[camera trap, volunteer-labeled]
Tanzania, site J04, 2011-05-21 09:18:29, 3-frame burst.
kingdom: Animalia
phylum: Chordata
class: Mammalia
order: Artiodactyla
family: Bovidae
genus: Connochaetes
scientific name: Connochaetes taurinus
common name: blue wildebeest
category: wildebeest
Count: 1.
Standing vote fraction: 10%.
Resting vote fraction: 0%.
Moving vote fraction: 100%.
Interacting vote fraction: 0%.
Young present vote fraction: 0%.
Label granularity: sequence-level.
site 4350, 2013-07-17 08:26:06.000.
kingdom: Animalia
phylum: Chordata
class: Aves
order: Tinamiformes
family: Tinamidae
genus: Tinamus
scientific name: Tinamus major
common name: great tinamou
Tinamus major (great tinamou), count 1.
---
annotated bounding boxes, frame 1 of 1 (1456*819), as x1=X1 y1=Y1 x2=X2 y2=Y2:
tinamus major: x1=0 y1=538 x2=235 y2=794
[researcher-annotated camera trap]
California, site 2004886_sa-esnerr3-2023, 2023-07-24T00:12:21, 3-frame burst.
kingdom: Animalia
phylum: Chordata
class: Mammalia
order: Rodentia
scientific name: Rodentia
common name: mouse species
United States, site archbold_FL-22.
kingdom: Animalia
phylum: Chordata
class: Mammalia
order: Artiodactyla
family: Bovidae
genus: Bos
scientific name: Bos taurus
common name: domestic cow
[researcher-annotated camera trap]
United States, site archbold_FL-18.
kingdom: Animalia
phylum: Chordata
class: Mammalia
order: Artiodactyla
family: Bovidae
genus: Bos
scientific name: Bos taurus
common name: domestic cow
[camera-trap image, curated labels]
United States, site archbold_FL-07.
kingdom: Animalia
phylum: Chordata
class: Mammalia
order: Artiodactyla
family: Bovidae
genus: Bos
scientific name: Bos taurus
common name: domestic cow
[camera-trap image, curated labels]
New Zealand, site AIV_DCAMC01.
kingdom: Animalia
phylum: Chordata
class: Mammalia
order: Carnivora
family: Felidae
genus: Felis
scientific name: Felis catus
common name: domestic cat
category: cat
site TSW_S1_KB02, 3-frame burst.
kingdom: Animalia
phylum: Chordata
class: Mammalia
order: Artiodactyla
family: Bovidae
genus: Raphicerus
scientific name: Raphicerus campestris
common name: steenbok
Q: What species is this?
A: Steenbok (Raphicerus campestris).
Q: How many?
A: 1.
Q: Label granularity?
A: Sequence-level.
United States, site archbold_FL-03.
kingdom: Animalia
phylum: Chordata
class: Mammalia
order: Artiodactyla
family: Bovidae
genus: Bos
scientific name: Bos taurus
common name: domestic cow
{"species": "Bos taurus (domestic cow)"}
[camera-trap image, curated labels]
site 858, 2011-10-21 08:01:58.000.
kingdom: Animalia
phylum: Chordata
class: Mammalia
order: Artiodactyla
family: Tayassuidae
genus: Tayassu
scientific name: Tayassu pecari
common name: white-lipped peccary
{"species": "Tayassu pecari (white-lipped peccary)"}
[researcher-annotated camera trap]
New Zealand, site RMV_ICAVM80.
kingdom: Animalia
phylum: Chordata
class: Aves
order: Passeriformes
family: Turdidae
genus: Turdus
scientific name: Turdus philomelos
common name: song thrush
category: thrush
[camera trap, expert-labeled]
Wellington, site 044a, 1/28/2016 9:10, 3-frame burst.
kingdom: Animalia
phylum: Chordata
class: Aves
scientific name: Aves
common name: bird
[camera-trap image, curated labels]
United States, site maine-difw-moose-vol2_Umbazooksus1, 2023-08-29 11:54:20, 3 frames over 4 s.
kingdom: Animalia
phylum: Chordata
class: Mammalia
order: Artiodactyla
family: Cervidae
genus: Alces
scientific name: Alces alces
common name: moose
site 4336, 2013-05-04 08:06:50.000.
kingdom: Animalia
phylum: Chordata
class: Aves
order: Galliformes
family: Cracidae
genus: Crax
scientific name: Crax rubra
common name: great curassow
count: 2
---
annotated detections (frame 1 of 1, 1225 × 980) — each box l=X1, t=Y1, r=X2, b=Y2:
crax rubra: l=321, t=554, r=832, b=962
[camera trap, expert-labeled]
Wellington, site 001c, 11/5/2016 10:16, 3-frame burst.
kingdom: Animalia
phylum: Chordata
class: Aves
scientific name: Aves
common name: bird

◇ ◇ ◇ ◇ ◇ ◇ ◇

Task directions: In the material above, find the line containing "order: Tinamiformes" and the line containing "genus: Tayassu", then write out exactly those two lines and every line between them, and nothing more.

Problem solution:
order: Tinamiformes
family: Tinamidae
genus: Tinamus
scientific name: Tinamus major
common name: great tinamou
Tinamus major (great tinamou), count 1.
---
annotated bounding boxes, frame 1 of 1 (1456*819), as x1=X1 y1=Y1 x2=X2 y2=Y2:
tinamus major: x1=0 y1=538 x2=235 y2=794
[researcher-annotated camera trap]
California, site 2004886_sa-esnerr3-2023, 2023-07-24T00:12:21, 3-frame burst.
kingdom: Animalia
phylum: Chordata
class: Mammalia
order: Rodentia
scientific name: Rodentia
common name: mouse species
United States, site archbold_FL-22.
kingdom: Animalia
phylum: Chordata
class: Mammalia
order: Artiodactyla
family: Bovidae
genus: Bos
scientific name: Bos taurus
common name: domestic cow
[researcher-annotated camera trap]
United States, site archbold_FL-18.
kingdom: Animalia
phylum: Chordata
class: Mammalia
order: Artiodactyla
family: Bovidae
genus: Bos
scientific name: Bos taurus
common name: domestic cow
[camera-trap image, curated labels]
United States, site archbold_FL-07.
kingdom: Animalia
phylum: Chordata
class: Mammalia
order: Artiodactyla
family: Bovidae
genus: Bos
scientific name: Bos taurus
common name: domestic cow
[camera-trap image, curated labels]
New Zealand, site AIV_DCAMC01.
kingdom: Animalia
phylum: Chordata
class: Mammalia
order: Carnivora
family: Felidae
genus: Felis
scientific name: Felis catus
common name: domestic cat
category: cat
site TSW_S1_KB02, 3-frame burst.
kingdom: Animalia
phylum: Chordata
class: Mammalia
order: Artiodactyla
family: Bovidae
genus: Raphicerus
scientific name: Raphicerus campestris
common name: steenbok
Q: What species is this?
A: Steenbok (Raphicerus campestris).
Q: How many?
A: 1.
Q: Label granularity?
A: Sequence-level.
United States, site archbold_FL-03.
kingdom: Animalia
phylum: Chordata
class: Mammalia
order: Artiodactyla
family: Bovidae
genus: Bos
scientific name: Bos taurus
common name: domestic cow
{"species": "Bos taurus (domestic cow)"}
[camera-trap image, curated labels]
site 858, 2011-10-21 08:01:58.000.
kingdom: Animalia
phylum: Chordata
class: Mammalia
order: Artiodactyla
family: Tayassuidae
genus: Tayassu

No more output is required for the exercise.